Edwards has most recently held the position of Projects chief Executive at Queensland’s Department of Innovation and Tourism Industry Development.

Dickson has been City of Gold Coast CEO since 2003.

During his time in the top job, he was instrumental in preparing the city for the Gold Coast 2018 Commonwealth Games as well as steering the Gold Coast through the economic ravages caused by coronavirus.

A former AFL player and long-term local government employee, Dickson joined the City of Gold Coast in 1999 and was appointed CEO in July 2003.
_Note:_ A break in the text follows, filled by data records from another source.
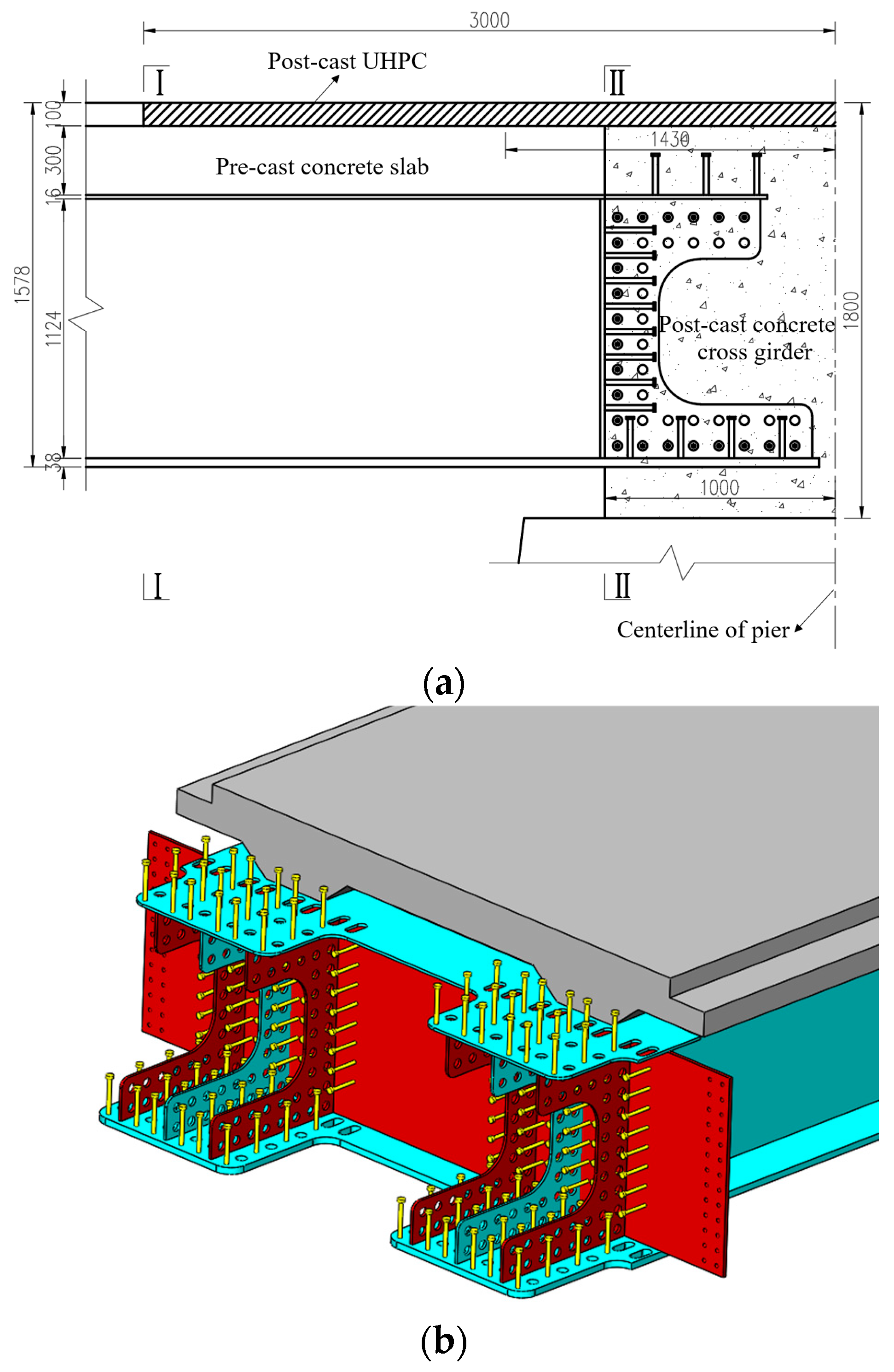 3000

Post-cast UHPC

I

II

100

300

16

1578

1124

38

1430

Pre-cast concrete slab

Post-cast concrete cross girder

1800

1000

I

II

Centerline of pier

(a)

(b)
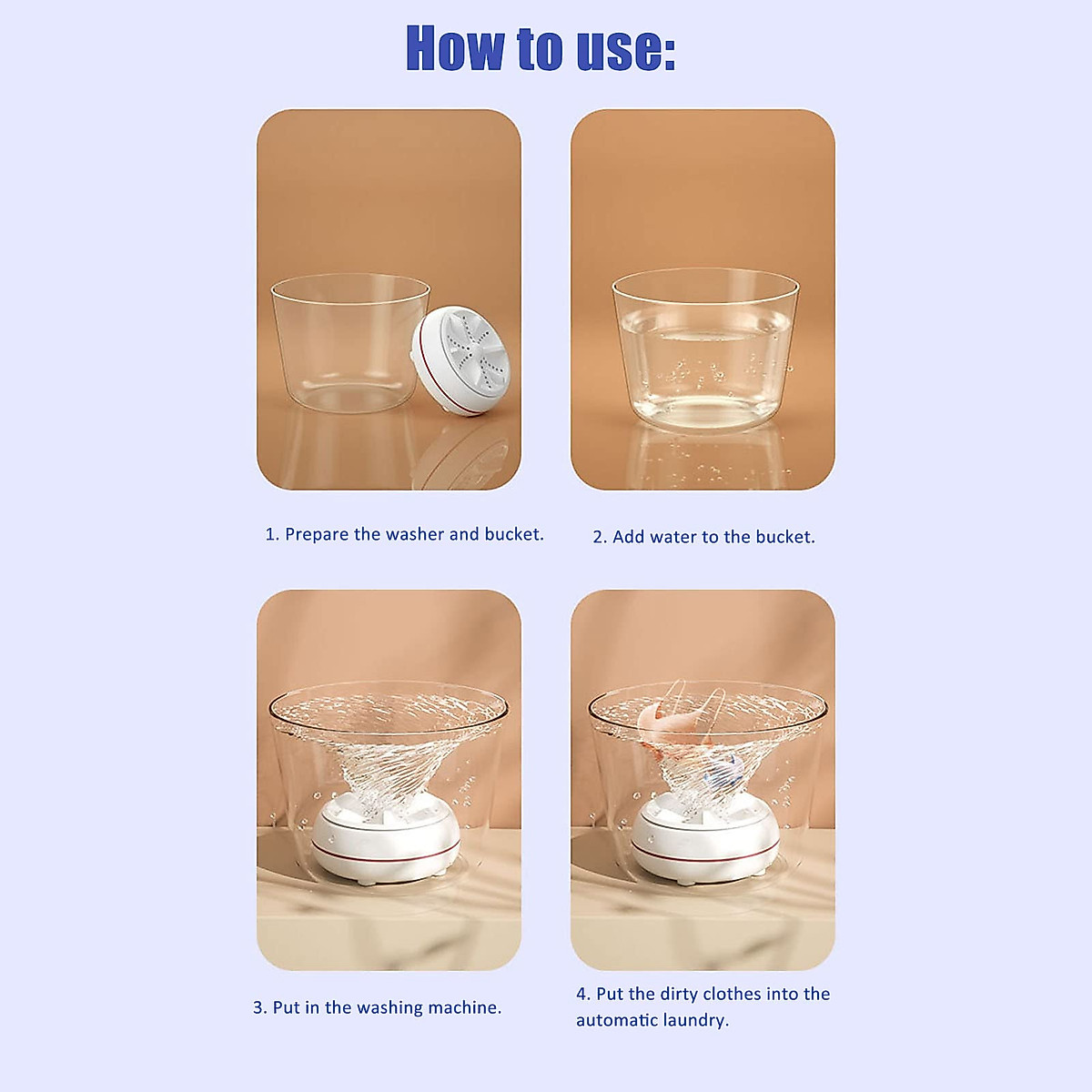 How to use:

1. Prepare the washer and bucket.

2. Add water to the bucket.

3. Put in the washing machine.

4. Put the dirty clothes into the automatic laundry.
Dickson has experienced a tumultuous relationship with Tate and the mayor’s inner circle, most recently being cleared of any wrongdoing by the Crime and Corruption Commission on February 19 following a referral to the corruption watchdog by the mayor’s media advisor Warwick Sinclair last month.

A year earlier, Dickson dismissed Tate’s former chief of staff Wayne Moran following another investigation by the CCC.

The CCC in its report following the year-long “Operation Yabber” investigation found Moran failed to declare and properly manage conflicts of interest and that Tate allegedly tried to protect Moran from disciplinary action initiated by Dickson.

Dickson announced the termination of Moran’s tenure on 7 February 2020.